The dart flight embodiment indicated herein as (18) in FIGS. 4, 5 and 6 which can be used as the flight in flight rotation shaft assembly (23) of this invention is, per se, disclosed and claimed in may co-pending patent application Ser. No. 868,804 entitled "Snap-On Dart Flight" filed on May 29, 1986. The entire disclosure of this patent application Ser.
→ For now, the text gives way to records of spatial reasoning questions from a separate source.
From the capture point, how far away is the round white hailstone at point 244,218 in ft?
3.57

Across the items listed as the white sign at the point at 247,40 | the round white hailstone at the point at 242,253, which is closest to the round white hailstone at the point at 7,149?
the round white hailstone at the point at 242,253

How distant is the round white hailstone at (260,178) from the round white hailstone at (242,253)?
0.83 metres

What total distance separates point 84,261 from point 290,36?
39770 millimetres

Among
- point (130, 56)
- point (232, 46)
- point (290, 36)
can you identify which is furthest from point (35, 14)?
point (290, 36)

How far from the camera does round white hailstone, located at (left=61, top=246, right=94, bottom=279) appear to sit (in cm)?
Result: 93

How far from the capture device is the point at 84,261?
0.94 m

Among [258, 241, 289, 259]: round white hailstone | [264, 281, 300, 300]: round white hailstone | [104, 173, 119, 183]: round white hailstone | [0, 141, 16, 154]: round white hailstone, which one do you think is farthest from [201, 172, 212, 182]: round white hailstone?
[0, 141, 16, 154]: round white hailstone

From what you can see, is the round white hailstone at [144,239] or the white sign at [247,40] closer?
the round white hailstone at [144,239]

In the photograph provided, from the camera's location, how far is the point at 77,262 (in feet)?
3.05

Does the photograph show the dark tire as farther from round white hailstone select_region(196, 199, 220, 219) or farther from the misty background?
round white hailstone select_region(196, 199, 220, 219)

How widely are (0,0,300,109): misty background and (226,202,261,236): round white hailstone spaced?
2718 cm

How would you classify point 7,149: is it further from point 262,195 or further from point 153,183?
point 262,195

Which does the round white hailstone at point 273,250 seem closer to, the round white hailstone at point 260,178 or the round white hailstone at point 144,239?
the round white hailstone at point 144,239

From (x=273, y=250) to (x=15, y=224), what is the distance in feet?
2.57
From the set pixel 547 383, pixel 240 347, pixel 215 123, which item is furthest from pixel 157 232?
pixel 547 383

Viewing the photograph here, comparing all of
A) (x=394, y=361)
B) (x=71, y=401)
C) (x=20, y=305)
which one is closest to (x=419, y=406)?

No. 868,804 is incorporated herein by reference as if repeated fully herein.

Claims

1. A dart shaft-flight assembly comprised of a non-rotating dart flight shaft and a rotatable snap on readily removable dart flight, having a central axis, attached thereto, said shaft having a cylindrical forward portion and a flight mating portion readily separable from said snap-on, readily removable, attached dart flight said dart flight further comprised of a flight bushing tube located along the central axis of said flight, a plurality of vanes or fins equally spaced around said flight bushing tube and an axial cavity whose inner diameter has one or more respective recess(es) and/or extension(s) whose distance(s) and shape conform substantially to respective extension(s) and/or recess(es) on a flight attachment means of said shaft flight mating portion yet leave a gap or a space therebetween permitting said flight to be free to rotate, clockwise or counter-clockwise, around such shaft; wherein said shaft flight mating portion has a means of attachment to said flight around which said flight can rotate freely, clockwise or counter-clockwise, said shaft attachment means having an outer diameter with one or more portions of larger, diameter (extension) and/or smaller diameter (recess) than its remaining portion(s) to enable it to mate at such extension(s) and/or recess(es); and wherein said shaft-flight assembly is characterized in that no portion of said shaft flight attachment means is external to any external surface of said flight.

2. A dart shaft-flight assembly as in claim 1 wherein said flight bushing tube contains a flight axial bore tube located in the forward portion thereof.

3. A dart shaft-flight assembly as in claim 1 wherein said vanes or fins are integral with said flight bushing tube.

4. A dart shaft-flight assembly as in claim 1 wherein said vanes or fins and said flight bushing tube are plastic.

5. A dart shaft-flight assembly as in claim 1 wherein said shaft forward portion is attached to a threaded front portion adapter for attachment to a dart body rearward portion having mating threads.